Number of Records Compromised in U.S...

...Data Breaches Nears All-Time High While Nearly 90 percent Included Victims’ SSNs


Nearly 1,600 data breaches occurred in the United States in 2017, breaking the annual record of 1,093 that was set just last year. The number of compromised data records, of which 88 percent included Social Security Numbers and 8 percent included payment card numbers, increased to nearly 180 million, the highest total since 2009.


For more than a decade the Identity Theft Resource Center (ITRC) has tallied the number of data breaches and compromised data records in the United States with an extensive year-end report. The ITRC’s 2017 Annual Data Breach Year-End Review showed a continuing trend in that the number of data breaches increased for the third consecutive year, while this has now reached an all-time high at 1,579 confirmed breaches. Prior to 2016, there had been no more than 783 data breaches in a given year, before surpassing the 1,000-mark that year and continuing to ascend beyond 1,500 in 2017.


Although suffering more than 1,000 data breaches in 2016, the silver lining was that the number of compromised data records fell significantly compared to the previous two years.
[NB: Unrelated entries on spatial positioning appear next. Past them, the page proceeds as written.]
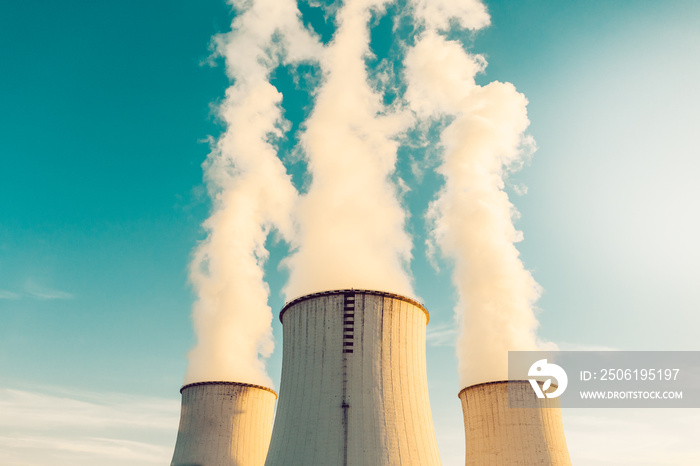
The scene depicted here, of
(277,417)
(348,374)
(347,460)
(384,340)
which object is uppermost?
(384,340)

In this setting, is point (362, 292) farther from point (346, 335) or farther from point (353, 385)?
point (353, 385)

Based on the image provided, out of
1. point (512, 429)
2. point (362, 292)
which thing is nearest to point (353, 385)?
point (362, 292)

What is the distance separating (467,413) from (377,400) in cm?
789

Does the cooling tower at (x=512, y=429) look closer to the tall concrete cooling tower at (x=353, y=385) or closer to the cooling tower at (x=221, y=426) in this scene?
the tall concrete cooling tower at (x=353, y=385)

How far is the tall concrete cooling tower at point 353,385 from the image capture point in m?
12.9

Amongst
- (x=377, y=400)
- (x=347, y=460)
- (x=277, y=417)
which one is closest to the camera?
(x=347, y=460)

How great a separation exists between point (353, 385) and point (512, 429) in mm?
7623

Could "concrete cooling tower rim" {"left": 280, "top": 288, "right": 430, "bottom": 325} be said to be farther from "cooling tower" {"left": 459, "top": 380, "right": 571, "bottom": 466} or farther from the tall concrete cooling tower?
"cooling tower" {"left": 459, "top": 380, "right": 571, "bottom": 466}

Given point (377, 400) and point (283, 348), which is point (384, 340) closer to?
point (377, 400)

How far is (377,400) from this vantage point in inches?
530

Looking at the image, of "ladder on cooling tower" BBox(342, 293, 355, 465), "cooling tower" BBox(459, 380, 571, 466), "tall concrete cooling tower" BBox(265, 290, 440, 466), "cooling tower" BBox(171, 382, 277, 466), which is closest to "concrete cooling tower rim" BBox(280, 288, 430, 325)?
"tall concrete cooling tower" BBox(265, 290, 440, 466)

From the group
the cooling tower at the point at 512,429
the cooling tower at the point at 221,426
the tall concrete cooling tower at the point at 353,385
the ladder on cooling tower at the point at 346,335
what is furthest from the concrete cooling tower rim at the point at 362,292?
the cooling tower at the point at 221,426

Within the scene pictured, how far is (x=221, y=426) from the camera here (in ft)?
65.5

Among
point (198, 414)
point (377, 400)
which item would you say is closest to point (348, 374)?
point (377, 400)
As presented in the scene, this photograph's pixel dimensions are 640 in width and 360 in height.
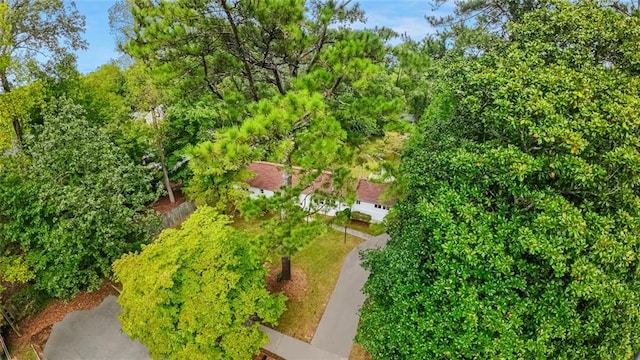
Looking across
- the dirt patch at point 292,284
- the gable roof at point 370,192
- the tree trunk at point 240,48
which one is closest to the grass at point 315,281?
the dirt patch at point 292,284

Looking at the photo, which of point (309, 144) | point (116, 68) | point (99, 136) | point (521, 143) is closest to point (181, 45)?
point (309, 144)

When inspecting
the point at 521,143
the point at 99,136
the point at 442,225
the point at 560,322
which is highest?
the point at 99,136

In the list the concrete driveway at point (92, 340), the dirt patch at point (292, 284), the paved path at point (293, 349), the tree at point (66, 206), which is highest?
the tree at point (66, 206)

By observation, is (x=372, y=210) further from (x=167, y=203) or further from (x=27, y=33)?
(x=27, y=33)

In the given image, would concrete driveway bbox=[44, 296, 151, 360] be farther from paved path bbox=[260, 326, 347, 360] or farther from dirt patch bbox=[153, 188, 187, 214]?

Unfortunately, this sudden drop in compromised identity data records was short-lived, as the number of stolen data records leaped back to 178.9 million records in 2017. This marks the second-highest annual number of data breach records in the U.S. and the most compromised identities since 223 million were implicated in data breaches in 2009, when a Heartland Payment Systems data breach was responsible for 130 million.


The below chart shows the number of data breaches that occurred and the total number of records compromised each year from 2009 to 2017 as reported by the ITRC. While there is a clear upward trend in the number of data breaches over this time, the number of compromised data records fluctuates greatly. This is particularly true over the past three years, when stolen data records ballooned to 169 million in 2015 before falling to 36.6 million in 2016, and then increasing nearly five-fold in 2017.


Beyond understanding the number of data breaches that recently occurred and how many records were compromised, it is also important to consider what type of identity data was stolen. According to the ITRC, about 53 percent of data breaches involved Social Security Numbers while 19 percent of the data breaches that occurred in 2017 included credit or debit card numbers. Data breaches involving Social Security Numbers, however, plundered more loot. Looking at the total number of compromised data records, just 8 percent involved payment card numbers while more than 88 percent, nearly nine-in-ten, involved Social Security Numbers.


These figures imply there were more than 14.2 million payment card numbers compromised in the United States in 2017 and nearly 158 million Social Security Numbers, with these stolen identities being sold in the black market or used directly by fraudsters.